Die Urwald-HebammenIm kolumbianischen Regenwald sind Schwangere auf sich allein gestellt. Medizinische Hilfe ist meist weder bezahl- noch
erreichbar. Frauen, die ein Kind erwarten, können dennoch auf Hilfe hoffen: Denn in der Provinz Chocó fahren Hebammen regelmäßig mit dem Boot von Dorf zu Dorf, um Schwangere zu versorgen. |
Text und Fotos: Andrzej Rybak
Morgennebel liegt noch über dem schlammbraunen Wasser des Rio Quito, doch im Haus von Marciana Palacios Rodriguez duftet es bereits nach Kaffee.
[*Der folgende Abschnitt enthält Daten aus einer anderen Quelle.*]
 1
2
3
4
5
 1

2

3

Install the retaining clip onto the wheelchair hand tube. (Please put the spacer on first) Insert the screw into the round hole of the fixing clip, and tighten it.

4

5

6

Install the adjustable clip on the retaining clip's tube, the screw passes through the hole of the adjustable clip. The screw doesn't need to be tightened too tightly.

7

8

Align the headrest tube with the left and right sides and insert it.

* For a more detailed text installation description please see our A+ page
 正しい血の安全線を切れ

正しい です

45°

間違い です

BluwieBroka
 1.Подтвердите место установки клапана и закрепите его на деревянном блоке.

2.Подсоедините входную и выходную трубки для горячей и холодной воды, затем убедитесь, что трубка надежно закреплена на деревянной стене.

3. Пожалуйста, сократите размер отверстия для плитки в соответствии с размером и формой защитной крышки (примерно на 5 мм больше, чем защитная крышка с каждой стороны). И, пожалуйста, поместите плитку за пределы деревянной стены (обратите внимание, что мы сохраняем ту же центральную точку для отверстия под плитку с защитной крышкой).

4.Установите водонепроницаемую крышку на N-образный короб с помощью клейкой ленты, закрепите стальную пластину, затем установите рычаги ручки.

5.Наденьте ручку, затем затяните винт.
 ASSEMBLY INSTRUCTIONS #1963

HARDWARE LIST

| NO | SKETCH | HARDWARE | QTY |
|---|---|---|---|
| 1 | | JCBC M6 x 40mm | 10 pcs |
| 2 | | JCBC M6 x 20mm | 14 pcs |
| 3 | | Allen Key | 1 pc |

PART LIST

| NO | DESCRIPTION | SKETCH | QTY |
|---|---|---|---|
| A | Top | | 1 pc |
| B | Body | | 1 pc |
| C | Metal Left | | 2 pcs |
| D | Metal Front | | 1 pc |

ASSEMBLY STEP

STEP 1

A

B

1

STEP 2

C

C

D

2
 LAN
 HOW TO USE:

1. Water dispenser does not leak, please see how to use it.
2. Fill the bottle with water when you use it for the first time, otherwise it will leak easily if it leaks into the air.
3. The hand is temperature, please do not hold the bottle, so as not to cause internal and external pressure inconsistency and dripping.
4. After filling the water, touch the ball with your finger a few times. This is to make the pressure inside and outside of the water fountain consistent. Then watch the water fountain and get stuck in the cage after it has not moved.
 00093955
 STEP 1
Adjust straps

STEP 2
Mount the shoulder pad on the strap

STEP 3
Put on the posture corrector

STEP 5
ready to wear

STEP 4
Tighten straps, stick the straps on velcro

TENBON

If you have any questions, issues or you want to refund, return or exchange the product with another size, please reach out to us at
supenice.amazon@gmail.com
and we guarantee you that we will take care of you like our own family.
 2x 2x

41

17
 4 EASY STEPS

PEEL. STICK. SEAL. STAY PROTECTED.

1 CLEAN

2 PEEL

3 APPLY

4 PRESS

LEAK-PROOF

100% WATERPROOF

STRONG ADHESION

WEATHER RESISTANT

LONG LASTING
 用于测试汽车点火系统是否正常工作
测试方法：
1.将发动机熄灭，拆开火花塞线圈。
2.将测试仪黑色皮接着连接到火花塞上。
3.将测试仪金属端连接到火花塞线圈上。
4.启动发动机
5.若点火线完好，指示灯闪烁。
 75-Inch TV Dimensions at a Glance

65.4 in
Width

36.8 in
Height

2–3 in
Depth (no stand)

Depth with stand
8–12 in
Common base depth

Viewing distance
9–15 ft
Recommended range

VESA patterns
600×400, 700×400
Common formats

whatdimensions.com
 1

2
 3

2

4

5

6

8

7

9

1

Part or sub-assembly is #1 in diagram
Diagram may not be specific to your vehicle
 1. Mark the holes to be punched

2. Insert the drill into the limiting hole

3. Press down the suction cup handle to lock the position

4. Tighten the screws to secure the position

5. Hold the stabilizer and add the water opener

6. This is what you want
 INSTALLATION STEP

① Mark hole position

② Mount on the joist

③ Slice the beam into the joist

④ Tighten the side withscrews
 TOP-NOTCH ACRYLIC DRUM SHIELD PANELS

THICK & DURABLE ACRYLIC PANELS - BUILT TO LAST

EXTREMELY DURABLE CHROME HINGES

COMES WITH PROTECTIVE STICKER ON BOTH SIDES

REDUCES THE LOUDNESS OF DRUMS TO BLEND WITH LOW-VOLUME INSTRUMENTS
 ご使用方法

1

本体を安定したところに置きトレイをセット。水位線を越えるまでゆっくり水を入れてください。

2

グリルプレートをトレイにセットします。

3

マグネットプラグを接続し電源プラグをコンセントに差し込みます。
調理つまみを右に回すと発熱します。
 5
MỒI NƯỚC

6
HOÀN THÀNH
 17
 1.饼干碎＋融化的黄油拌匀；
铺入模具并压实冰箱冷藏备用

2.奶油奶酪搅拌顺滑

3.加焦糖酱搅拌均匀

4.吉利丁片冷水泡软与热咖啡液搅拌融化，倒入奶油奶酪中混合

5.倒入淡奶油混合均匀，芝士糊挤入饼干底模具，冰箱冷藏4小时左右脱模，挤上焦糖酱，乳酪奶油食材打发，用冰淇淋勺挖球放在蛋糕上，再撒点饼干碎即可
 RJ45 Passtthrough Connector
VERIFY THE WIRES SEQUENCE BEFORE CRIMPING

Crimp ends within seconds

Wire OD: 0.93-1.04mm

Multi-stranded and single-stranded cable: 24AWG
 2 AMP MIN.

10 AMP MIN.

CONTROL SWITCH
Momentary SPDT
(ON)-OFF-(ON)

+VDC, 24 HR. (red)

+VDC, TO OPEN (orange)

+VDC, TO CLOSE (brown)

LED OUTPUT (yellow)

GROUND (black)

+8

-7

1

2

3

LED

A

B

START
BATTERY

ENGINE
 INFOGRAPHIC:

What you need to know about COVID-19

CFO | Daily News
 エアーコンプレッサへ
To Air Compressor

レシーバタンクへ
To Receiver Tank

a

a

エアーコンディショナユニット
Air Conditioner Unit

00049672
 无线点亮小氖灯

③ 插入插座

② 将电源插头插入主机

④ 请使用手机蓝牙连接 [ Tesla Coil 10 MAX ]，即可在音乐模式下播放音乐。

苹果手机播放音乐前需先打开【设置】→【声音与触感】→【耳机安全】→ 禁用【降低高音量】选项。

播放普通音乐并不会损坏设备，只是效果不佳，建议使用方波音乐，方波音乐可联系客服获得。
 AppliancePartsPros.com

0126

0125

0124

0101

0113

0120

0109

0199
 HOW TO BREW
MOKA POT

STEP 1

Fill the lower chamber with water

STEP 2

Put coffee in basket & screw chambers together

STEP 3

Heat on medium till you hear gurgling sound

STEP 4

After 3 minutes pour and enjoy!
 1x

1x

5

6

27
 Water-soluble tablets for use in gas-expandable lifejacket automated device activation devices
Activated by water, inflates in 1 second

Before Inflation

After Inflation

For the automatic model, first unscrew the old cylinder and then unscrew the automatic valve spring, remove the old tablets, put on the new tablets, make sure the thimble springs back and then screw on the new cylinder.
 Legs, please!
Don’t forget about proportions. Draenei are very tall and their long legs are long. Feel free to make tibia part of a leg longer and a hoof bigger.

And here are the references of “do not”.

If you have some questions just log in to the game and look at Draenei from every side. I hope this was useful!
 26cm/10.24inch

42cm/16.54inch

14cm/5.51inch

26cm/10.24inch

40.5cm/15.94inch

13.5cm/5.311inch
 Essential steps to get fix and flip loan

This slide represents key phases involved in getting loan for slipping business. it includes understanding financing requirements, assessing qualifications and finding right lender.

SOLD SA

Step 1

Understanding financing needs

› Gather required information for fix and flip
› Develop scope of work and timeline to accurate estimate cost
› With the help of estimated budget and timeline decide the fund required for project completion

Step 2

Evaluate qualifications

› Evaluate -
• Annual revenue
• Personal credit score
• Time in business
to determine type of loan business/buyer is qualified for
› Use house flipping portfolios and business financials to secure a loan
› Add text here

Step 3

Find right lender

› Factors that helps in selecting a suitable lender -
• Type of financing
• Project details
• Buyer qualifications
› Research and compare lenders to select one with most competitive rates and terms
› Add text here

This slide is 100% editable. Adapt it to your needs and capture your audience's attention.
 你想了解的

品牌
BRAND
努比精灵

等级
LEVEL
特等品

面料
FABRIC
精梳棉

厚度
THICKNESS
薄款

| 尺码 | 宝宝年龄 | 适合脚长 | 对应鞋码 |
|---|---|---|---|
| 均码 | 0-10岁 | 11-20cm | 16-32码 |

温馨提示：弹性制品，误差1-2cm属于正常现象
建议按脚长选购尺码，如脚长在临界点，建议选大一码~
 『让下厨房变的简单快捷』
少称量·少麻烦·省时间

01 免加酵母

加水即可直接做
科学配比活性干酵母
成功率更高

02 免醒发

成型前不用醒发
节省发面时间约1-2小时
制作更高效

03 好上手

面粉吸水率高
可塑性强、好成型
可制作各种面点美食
Die 67-jährige Afrokolumbianerin wirbelt in der halbdunklen Küche herum, kocht Süßkartoffeln und Maniok, die sie mit Rührei und Käse vermischt. „Ein herzhaftes Frühstück vor der Reise“, sagt die Frau, Ururenkelin afrikanischer Sklaven wie so viele in diesem Teil Kolumbiens. Sie füllt schnell fünf Teller, um auch ihre Begleiterinnen zu bewirten. „Im Urwald lauern viele Gefahren, wilde Tiere, giftige Insekten, Drogenschmuggler – da hat man besser einen vollen Magen.“
Die Zeit drängt: Unten im Hafen des 1500-Einwohner-Dorfs Villa Conto wartet bereits Rodrigo mit seiner acht Meter langen Pirogge auf die Frauen. Marciana, Casimira, Espiritu Santo, Celeste und Yoleidys haben Plastikstühle mitgebracht, die sie ins Boot stellen – sie sind viel bequemer als die Holzbänke. Beobachtet von ein paar Neugierigen, verstauen sie ihr Gepäck im Bug unter einer Plastikplane. Dann geht es los.
Marciana, die von allen nur Marcia genannt wird, und ihre vier Begleiterinnen sind Urwald-Hebammen. Immer wieder fahren sie in abgelegene Dörfer in den Dschungel, um schwangere Frauen zu untersuchen oder ihnen bei der Entbindung zu helfen. In der Provinz Chocó im Nordwesten Kolumbiens ist ärztliche Versorgung außerhalb der Kreishauptstadt Quibdó kaum vorhanden. Die Frauen bringen ihre Kinder zu Hause zur Welt, es gibt nur wenige Krankenhäuser und fast keine Straßen. Der Verkehr spielt sich auf den Flüssen ab. Ohne die Urwald-Hebammen wären sie in der Schwangerschaft auf sich allein gestellt.
Stethoskop-Ersatz: Espiritu Santo horcht mit einem Plastikrohr den Herzschlag von Floripes Baby ab.
Ohne moderne Hilfsmittel
„Das war hier schon immer so, seit Menschengedenken“, sagt Marcia. „Noch bevor die schwarzen Sklaven im 18. Jahrhundert nach Chocó kamen, gab es in jedem indigenen Dorf Hebammen, die ihr Wissen an die Töchter und Enkelin- nen weitergegeben haben.“
Sie selbst war 22, als sie zum ersten Mal einem Kind auf die Welt half. Damals hatte sie große Angst, doch als sie das neugeborene Kind in ihren Armen hielt, verspürte sie ein Gefühl von Erfüllung und Glück: „Von da an wusste ich – Geburtshilfe ist mein Schicksal.“
Seitdem hat Marcia bei 649 Geburten assistiert, elf Zwillingspaare waren dabei. Sie ist eine der erfahrensten Hebammen im Regenwald und genießt einen großen Respekt unter ihren Kolleginnen. „Ich habe vielen Leuten auf die Welt geholfen, drei von ihnen sind heute Anwälte, zwei Lehrer, und eine arbeitet als Psychologin“, rechnet die Hebamme vor. Manche, bei deren Geburt sie assistiert hat, nennen sie bis heute Mama Marcia. Sie hat aber auch traurige Momente erlebt: Drei Kinder kamen tot zur Welt. „Das war jedes Mal eine Tragödie – für mich genauso wie für die Mütter“, sagt sie leise.
Die Urwald-Hebammen haben keine offizielle Ausbildung, manche sind auch nie zur Schule gegangen. Moderne medizinische Hilfsmittel wie Blutdruck-Messgerät oder Stethoskop sind im Dschungel kaum bekannt. Heute gehen Nachwuchs-Hebammen bei erfahrenen Hebammen in eine informelle Lehre. Sie müssen fünf Geburten begleiten und ein Jahr lang Schwangere betreuen, bevor sie sich Hebamme nennen dürfen – so lautet das ungeschriebene Gesetz.